こうして
私が別れたいと
思って居る事を、ハッキリと
自ら言い出す事も無いまま
ただ、ひたすら喜久雄には
その事を察して欲しいと
願うだけの、この密かな計画は
結局のところ、叶わず仕舞いでした。

そして
実際、喜久雄からは
私が何を考えて居るのかと
問い詰められても、私としては
何と言って答えればいいのか
分からず、それでも取り敢えずは

「私達はなんだか合わない気がする…」

「だから…なんか、この先もずっと
一緒に居るのは無理だと思うから…」

と言って、とにかく
喜久雄と別れたいと云う様な
事をひたすら匂わして居ました。

しかし、その度に喜久雄からは

「そんな事は絶対に無い、
それはサーコの思い過ごしだよ!
だから、もし…何か気になる事が
有るなら、何でも言って欲しい…
それに…言って置くケド…俺は…
サーコとは絶対に別れたく無いし、
別れるつもりも無いからね!」

と、私の考えなどは
全く否定された上に、更には
絶対に私とは別れないと云う
宣言までされてしまいました。

そしてまた
私のその様な、突然の変わり様に
何か不穏なモノを感じたのか

「もしかして…サーコは…誰か
他に好きな人でも居るの…?」

と、些か不安そうな
面持ちで聞きながら、その事を
仕切りに気にして居る様でした。

演習課題:
- 1) 抜粋本文のうち、「しかし、その度に喜久雄からは」から始まり「宣言までされてしまいました。」で終わる部分を一字一句そのまま引用してください。
- 2) 抜粋本文に基づき、次の問いに答えてください。
(a) 語り手が取り敢えず喜久雄に言った、二人の相性についての言葉は何か。
(b) 喜久雄はどのような宣言をしたか。
(c) 喜久雄が不安そうな面持ちで尋ねたことは何か。
- 3) 抜粋本文の「こうして」で始まる段落を、要点を保ったまま短く書き直してください。
資料はこの作業には一切関係しません。

データセット:
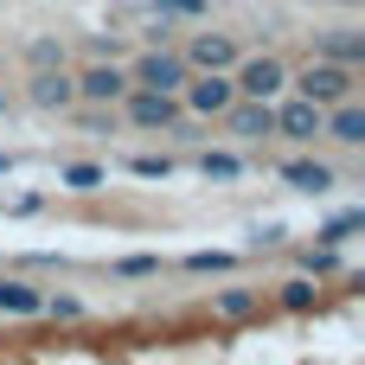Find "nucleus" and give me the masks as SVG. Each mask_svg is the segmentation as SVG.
I'll return each mask as SVG.
<instances>
[{
	"label": "nucleus",
	"instance_id": "f257e3e1",
	"mask_svg": "<svg viewBox=\"0 0 365 365\" xmlns=\"http://www.w3.org/2000/svg\"><path fill=\"white\" fill-rule=\"evenodd\" d=\"M289 83H295V96H308V103L334 109V103H346V96H353L359 71H353V64H334V58H314V64H308V71H295Z\"/></svg>",
	"mask_w": 365,
	"mask_h": 365
},
{
	"label": "nucleus",
	"instance_id": "f03ea898",
	"mask_svg": "<svg viewBox=\"0 0 365 365\" xmlns=\"http://www.w3.org/2000/svg\"><path fill=\"white\" fill-rule=\"evenodd\" d=\"M231 83H237V96H257V103H276L282 90H289V64L282 58H237L231 64Z\"/></svg>",
	"mask_w": 365,
	"mask_h": 365
},
{
	"label": "nucleus",
	"instance_id": "7ed1b4c3",
	"mask_svg": "<svg viewBox=\"0 0 365 365\" xmlns=\"http://www.w3.org/2000/svg\"><path fill=\"white\" fill-rule=\"evenodd\" d=\"M180 96H186V109L192 115H225L231 103H237V83H231V71H186V83H180Z\"/></svg>",
	"mask_w": 365,
	"mask_h": 365
},
{
	"label": "nucleus",
	"instance_id": "20e7f679",
	"mask_svg": "<svg viewBox=\"0 0 365 365\" xmlns=\"http://www.w3.org/2000/svg\"><path fill=\"white\" fill-rule=\"evenodd\" d=\"M128 90H135V83H128V71H122L115 58H96L90 71H77V103H96V109H103V103H122Z\"/></svg>",
	"mask_w": 365,
	"mask_h": 365
},
{
	"label": "nucleus",
	"instance_id": "39448f33",
	"mask_svg": "<svg viewBox=\"0 0 365 365\" xmlns=\"http://www.w3.org/2000/svg\"><path fill=\"white\" fill-rule=\"evenodd\" d=\"M128 83L135 90H180L186 83V58L180 51H141L135 71H128Z\"/></svg>",
	"mask_w": 365,
	"mask_h": 365
},
{
	"label": "nucleus",
	"instance_id": "423d86ee",
	"mask_svg": "<svg viewBox=\"0 0 365 365\" xmlns=\"http://www.w3.org/2000/svg\"><path fill=\"white\" fill-rule=\"evenodd\" d=\"M122 103H128V122L148 128V135H154V128H180V103H173V90H128Z\"/></svg>",
	"mask_w": 365,
	"mask_h": 365
},
{
	"label": "nucleus",
	"instance_id": "0eeeda50",
	"mask_svg": "<svg viewBox=\"0 0 365 365\" xmlns=\"http://www.w3.org/2000/svg\"><path fill=\"white\" fill-rule=\"evenodd\" d=\"M26 103H32V109H71V103H77V77H71L64 64H45V71H32Z\"/></svg>",
	"mask_w": 365,
	"mask_h": 365
},
{
	"label": "nucleus",
	"instance_id": "6e6552de",
	"mask_svg": "<svg viewBox=\"0 0 365 365\" xmlns=\"http://www.w3.org/2000/svg\"><path fill=\"white\" fill-rule=\"evenodd\" d=\"M225 128H231V135H244V141H269V135H276V103L237 96V103L225 109Z\"/></svg>",
	"mask_w": 365,
	"mask_h": 365
},
{
	"label": "nucleus",
	"instance_id": "1a4fd4ad",
	"mask_svg": "<svg viewBox=\"0 0 365 365\" xmlns=\"http://www.w3.org/2000/svg\"><path fill=\"white\" fill-rule=\"evenodd\" d=\"M321 122H327V109L308 103V96L276 103V135H289V141H321Z\"/></svg>",
	"mask_w": 365,
	"mask_h": 365
},
{
	"label": "nucleus",
	"instance_id": "9d476101",
	"mask_svg": "<svg viewBox=\"0 0 365 365\" xmlns=\"http://www.w3.org/2000/svg\"><path fill=\"white\" fill-rule=\"evenodd\" d=\"M180 58H186V71H231V64H237V45H231L225 32H192Z\"/></svg>",
	"mask_w": 365,
	"mask_h": 365
},
{
	"label": "nucleus",
	"instance_id": "9b49d317",
	"mask_svg": "<svg viewBox=\"0 0 365 365\" xmlns=\"http://www.w3.org/2000/svg\"><path fill=\"white\" fill-rule=\"evenodd\" d=\"M321 135L327 141H340V148H365V109L346 96V103H334L327 109V122H321Z\"/></svg>",
	"mask_w": 365,
	"mask_h": 365
},
{
	"label": "nucleus",
	"instance_id": "f8f14e48",
	"mask_svg": "<svg viewBox=\"0 0 365 365\" xmlns=\"http://www.w3.org/2000/svg\"><path fill=\"white\" fill-rule=\"evenodd\" d=\"M282 180H289L295 192H314V199H321V192L334 186V167H327V160H289V167H282Z\"/></svg>",
	"mask_w": 365,
	"mask_h": 365
},
{
	"label": "nucleus",
	"instance_id": "ddd939ff",
	"mask_svg": "<svg viewBox=\"0 0 365 365\" xmlns=\"http://www.w3.org/2000/svg\"><path fill=\"white\" fill-rule=\"evenodd\" d=\"M257 308H263L257 289H218V295H212V314H218V321H250Z\"/></svg>",
	"mask_w": 365,
	"mask_h": 365
},
{
	"label": "nucleus",
	"instance_id": "4468645a",
	"mask_svg": "<svg viewBox=\"0 0 365 365\" xmlns=\"http://www.w3.org/2000/svg\"><path fill=\"white\" fill-rule=\"evenodd\" d=\"M321 58H334V64H365V32H327L321 38Z\"/></svg>",
	"mask_w": 365,
	"mask_h": 365
},
{
	"label": "nucleus",
	"instance_id": "2eb2a0df",
	"mask_svg": "<svg viewBox=\"0 0 365 365\" xmlns=\"http://www.w3.org/2000/svg\"><path fill=\"white\" fill-rule=\"evenodd\" d=\"M58 186H71V192H96V186H109V167H96V160H71V167H58Z\"/></svg>",
	"mask_w": 365,
	"mask_h": 365
},
{
	"label": "nucleus",
	"instance_id": "dca6fc26",
	"mask_svg": "<svg viewBox=\"0 0 365 365\" xmlns=\"http://www.w3.org/2000/svg\"><path fill=\"white\" fill-rule=\"evenodd\" d=\"M38 302H45V295H38L32 282H6V276H0V314H38Z\"/></svg>",
	"mask_w": 365,
	"mask_h": 365
},
{
	"label": "nucleus",
	"instance_id": "f3484780",
	"mask_svg": "<svg viewBox=\"0 0 365 365\" xmlns=\"http://www.w3.org/2000/svg\"><path fill=\"white\" fill-rule=\"evenodd\" d=\"M365 231V212L359 205H353V212H340V218H327V225H321V231H314V237H321V244H334V250H340V244H353V237H359Z\"/></svg>",
	"mask_w": 365,
	"mask_h": 365
},
{
	"label": "nucleus",
	"instance_id": "a211bd4d",
	"mask_svg": "<svg viewBox=\"0 0 365 365\" xmlns=\"http://www.w3.org/2000/svg\"><path fill=\"white\" fill-rule=\"evenodd\" d=\"M276 302H282L289 314H308V308L321 302V289H314V276H295V282H282V289H276Z\"/></svg>",
	"mask_w": 365,
	"mask_h": 365
},
{
	"label": "nucleus",
	"instance_id": "6ab92c4d",
	"mask_svg": "<svg viewBox=\"0 0 365 365\" xmlns=\"http://www.w3.org/2000/svg\"><path fill=\"white\" fill-rule=\"evenodd\" d=\"M186 269H192V276H231V269H237V257H231V250H192V257H186Z\"/></svg>",
	"mask_w": 365,
	"mask_h": 365
},
{
	"label": "nucleus",
	"instance_id": "aec40b11",
	"mask_svg": "<svg viewBox=\"0 0 365 365\" xmlns=\"http://www.w3.org/2000/svg\"><path fill=\"white\" fill-rule=\"evenodd\" d=\"M334 269H340V250L334 244H308L302 250V276H334Z\"/></svg>",
	"mask_w": 365,
	"mask_h": 365
},
{
	"label": "nucleus",
	"instance_id": "412c9836",
	"mask_svg": "<svg viewBox=\"0 0 365 365\" xmlns=\"http://www.w3.org/2000/svg\"><path fill=\"white\" fill-rule=\"evenodd\" d=\"M199 173H205V180H244V160H237V154H205Z\"/></svg>",
	"mask_w": 365,
	"mask_h": 365
},
{
	"label": "nucleus",
	"instance_id": "4be33fe9",
	"mask_svg": "<svg viewBox=\"0 0 365 365\" xmlns=\"http://www.w3.org/2000/svg\"><path fill=\"white\" fill-rule=\"evenodd\" d=\"M26 64H32V71H45V64H64V45H58V38H32V45H26Z\"/></svg>",
	"mask_w": 365,
	"mask_h": 365
},
{
	"label": "nucleus",
	"instance_id": "5701e85b",
	"mask_svg": "<svg viewBox=\"0 0 365 365\" xmlns=\"http://www.w3.org/2000/svg\"><path fill=\"white\" fill-rule=\"evenodd\" d=\"M128 173H135V180H167V173H173V160H167V154H135V160H128Z\"/></svg>",
	"mask_w": 365,
	"mask_h": 365
},
{
	"label": "nucleus",
	"instance_id": "b1692460",
	"mask_svg": "<svg viewBox=\"0 0 365 365\" xmlns=\"http://www.w3.org/2000/svg\"><path fill=\"white\" fill-rule=\"evenodd\" d=\"M115 276H122V282H141V276H160V257H122V263H115Z\"/></svg>",
	"mask_w": 365,
	"mask_h": 365
},
{
	"label": "nucleus",
	"instance_id": "393cba45",
	"mask_svg": "<svg viewBox=\"0 0 365 365\" xmlns=\"http://www.w3.org/2000/svg\"><path fill=\"white\" fill-rule=\"evenodd\" d=\"M205 0H154V19H199Z\"/></svg>",
	"mask_w": 365,
	"mask_h": 365
},
{
	"label": "nucleus",
	"instance_id": "a878e982",
	"mask_svg": "<svg viewBox=\"0 0 365 365\" xmlns=\"http://www.w3.org/2000/svg\"><path fill=\"white\" fill-rule=\"evenodd\" d=\"M38 308H45L51 321H77V314H83V302H71V295H45Z\"/></svg>",
	"mask_w": 365,
	"mask_h": 365
},
{
	"label": "nucleus",
	"instance_id": "bb28decb",
	"mask_svg": "<svg viewBox=\"0 0 365 365\" xmlns=\"http://www.w3.org/2000/svg\"><path fill=\"white\" fill-rule=\"evenodd\" d=\"M340 6H365V0H340Z\"/></svg>",
	"mask_w": 365,
	"mask_h": 365
}]
</instances>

解答一覧:
- 1)
しかし、その度に喜久雄からは

「そんな事は絶対に無い、
それはサーコの思い過ごしだよ!
だから、もし…何か気になる事が
有るなら、何でも言って欲しい…
それに…言って置くケド…俺は…
サーコとは絶対に別れたく無いし、
別れるつもりも無いからね!」

と、私の考えなどは
全く否定された上に、更には
絶対に私とは別れないと云う
宣言までされてしまいました。

- 2)
(a) 「私達はなんだか合わない気がする…」
(b) 絶対に語り手とは別れないという宣言。
(c) サーコに誰か他に好きな人がいるのかということ。

- 3) 別れたいという思いを自分から口にせず、喜久雄に察してほしいと願うだけの密かな計画は、結局叶わなかった。